Chaise roulante plantée dans le sable, Juliette, 84 ans, "a très froid". Elle vient tout juste d'être évacuée par bateau de sa maison de retraite, cernée par la crue centennale de la Seine, simulée depuis près d'une semaine par la préfecture de police de Paris.
A ses côtés, une poignée d'autres pensionnaires, allongés sur des civières et enveloppés dans des couvertures de survie, sur une plage du parc de la Plage bleue, à Valenton, lieu de l'exercice dans le Val-de-Marne.
Un pompier s'enquiert: "Ça va? Pas froid?". "On va vous conduire à un poste médical avancé", leur annonce un deuxième.
Hypothermies, fractures, douleurs thoraciques et lombaires, arrêts cardio-respiratoires: les fiches de soins factices distribuées aux naufragés n'oublient aucune urgence.
Sur le papier, le chauffage de la maison de retraite s'est arrêté depuis plus de 24 heures et ses occupants, octogénaires pour les plus jeunes, souffrent de stress et de fatigue.
Dans la vraie vie, Juliette et ses compagnons d'infortune n'ont pas une ride et leurs lèvres tremblent pour de faux: âgés de 14 à 17 ans, ils sont en formation chez les jeunes sapeurs-pompiers de Paris. Et les berges du plan d'eau, qui domine cet écrin de verdure de 40 hectares, ne sont pas menacées, pas davantage que les oies bernaches, qui barbotent paisiblement.

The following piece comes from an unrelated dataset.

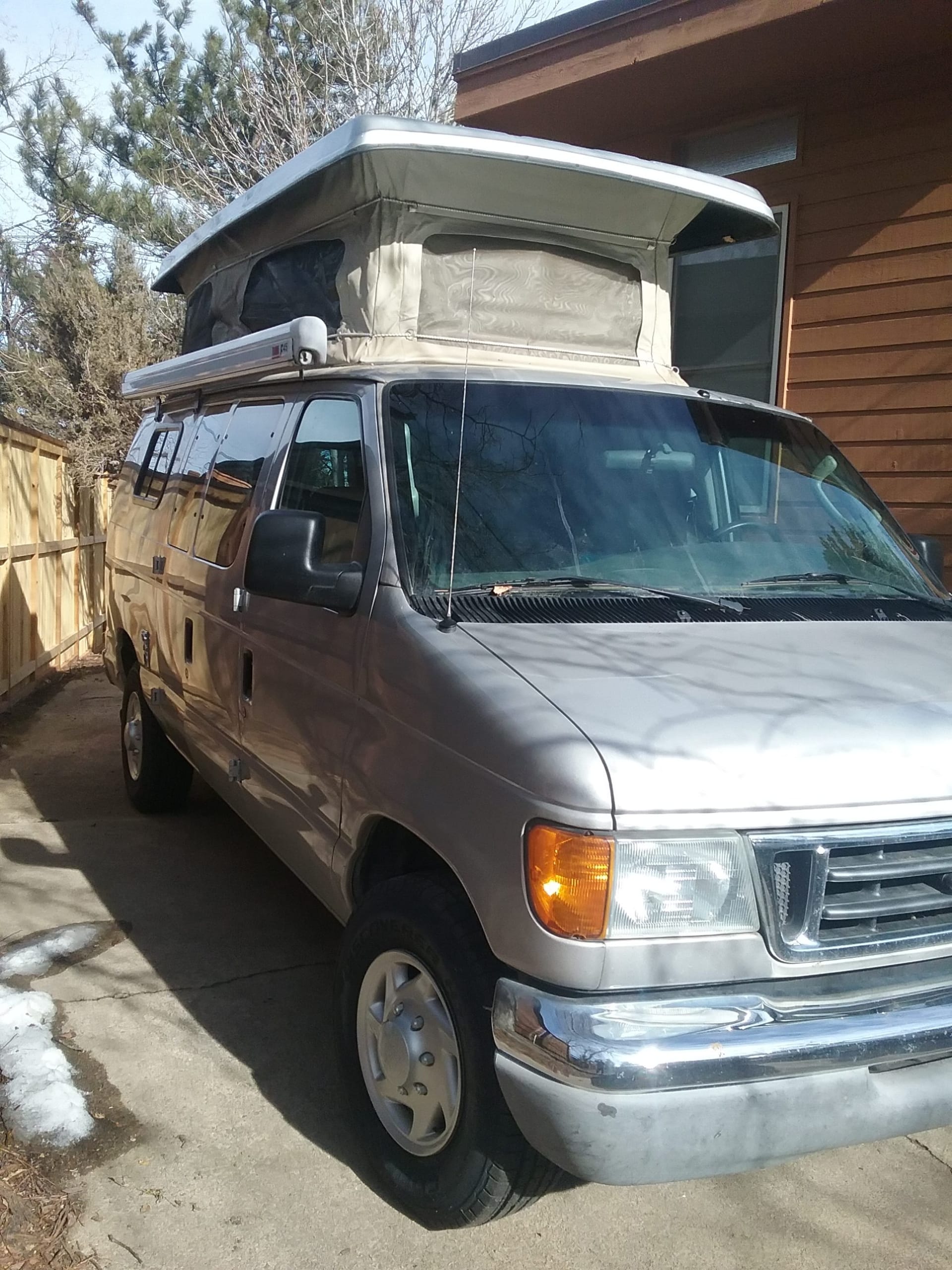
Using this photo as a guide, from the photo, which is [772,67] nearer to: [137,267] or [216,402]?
[216,402]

Mais pour les 400 personnes (organisateurs, secouristes, victimes) qui participent à ce sauvetage grandeur nature, c'est la phase critique du scénario: la crue virtuelle de la Seine, entamée lundi, atteint son pic ce week-end.
Pris au piège par une montée des eaux dépassant les huit mètres, des habitants d'une zone pavillonnaire fictive de Valenton sont contraints de se réfugier sur le toit de leur maison. D'autres sont emportés par les flots.
Deux hélicoptères de l'armée et un autre de la Sécurité civile surgissent alors, pales vrombissantes, pour les hélitreuiller, un par un, dans un ballet spectaculaire, sous les yeux du préfet de police Michel Cadot.
- L'enjeu, la coordination -
Évacuation des victimes, soins des blessés selon la gravité de leur état, prise en charge médicale: "une crue demande une réponse globale", explique le directeur de l'exercice, Gauthier Delaforge, commandant chez les sapeurs-pompiers de Paris.
La plage où sont débarqués les faux naufragés se mue en ruche. Pêle-mêle, se croisent pompiers, bénévoles de la Croix-Rouge, de la Protection civile ou de l'Ordre de Malte et même des plongeurs espagnols de la Guardia Civil, venus prêter main forte pour cet exercice européen.
"Les savoirs techniques, on les a. Ce qu'on teste ici, c'est notre capacité à nous coordonner", résume le lieutenant-colonel Michel Rimélé, responsable des opérations de secours. "Une victime, il faut l'évacuer et la soigner mais aussi la mettre au chaud, la nourrir. Tous les rouages doivent s'imbriquer avec un maximum d'efficacité."
Pour faire face à la pénurie d'eau due à l'inondation, une unité de traitement de l'eau a été mise en route dès 07H00. Elle peut produire jusqu'à 200.000 litres d'eau potable par jour, assez pour 20.000 personnes.
Les exercices de terrain se poursuivent dimanche avec notamment le sauvetage d'une péniche accidentée sur le bassin de la Villette à Paris ou la recherche de personnes bloquées dans leurs voitures dans le canal Saint-Denis.
L'opération Sequana, qui dure quinze jours, se déroule dans cinq départements franciliens avec 900 sauveteurs et 87 institutions et entreprises (Assistance publique-Hôpitaux de Paris, EDF, SNCF, opérateurs téléphoniques, Total, Veolia…). La Seine doit commencer sa décrue à partir de lundi, jusqu'à la fin de l'exercice vendredi.